5.2.4 Wallet UI in admin.html

<h3>{{ _('Comptroller Wallet') }}</h3>

<div id="wallet-section">

  <button onclick="refreshBalance()">{{ _('Refresh Balance') }}</button>

  <p id="wallet-balance">{{ _('Loading...') }}</p>

  <form method="POST" action="/wallet/send?lang={{ get_locale() }}">

    <label>{{ _('Recipient Address') }}:</label><br>

    <input name="address" placeholder="0x…" required><br>

    <label>{{ _('Amount (USD)') }}:</label><br>

    <input name="amount" type="number" step="0.01" required><br>

    <label>{{ _('Purpose / Notes') }}:</label><br>

    <textarea name="notes" rows="2"></textarea><br>

    <button type="submit">{{ _('Send Funds') }}</button>

  </form>

  <h4>{{ _('Recent Transactions') }}</h4>

  <ul id="tx-list"></ul>

</div>

<script>

function refreshBalance() {

  fetch('/wallet/balance?lang={{ get_locale() }}')

    .then(r => r.json())

    .then(data => {

      document.getElementById('wallet-balance').innerText =

        `{{ _('Address') }}: ${data.address} — ` +

        `{{ _('Balance') }}: ${data.balance_usd} USD`;

    });

  fetch('/wallet/history?lang={{ get_locale() }}')

    .then(r => r.json())

    .then(txs => {

      const list = document.getElementById('tx-list');

      list.innerHTML = '';

      txs.forEach(tx => {

        const li = document.createElement('li');

        li.innerText =

          `${tx.timestamp} — ${tx.amount_usd} USD → ${tx.to} (txid: ${tx.txid})`;

        list.appendChild(li);

      });

    });

}

window.onload = refreshBalance;

</script>

5.2.5 Security Considerations

Keystore Encryption: Store keystores/comptroller.json on a locked, encrypted volume. Decrypt only in memory.

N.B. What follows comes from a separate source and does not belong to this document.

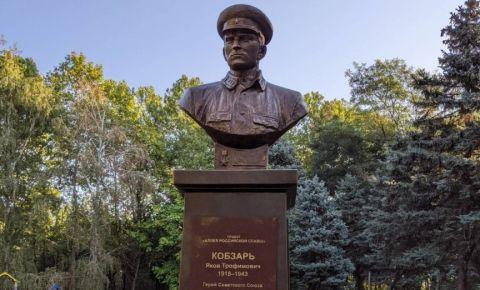 Память Героя Курской битвы Якова Кобзаря увековечили в Краснодаре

Transaction Fees: Use a gas‐oracle API to set gasPrice dynamically.

Onion‐Only Node Access: For public RPC endpoints (e.g., Infura), route through torsocks or a local Tor‐proxied full node.

Rate Limiting and Approval Workflow: Introduce a “pending request” stage for analysts to request funds; curator reviews before executing /wallet/send.

Audit Log Encryption: Optionally encrypt logs/txs.jsonl (e.g., per‐entry PGP encryption) to restrict access to Tier 2.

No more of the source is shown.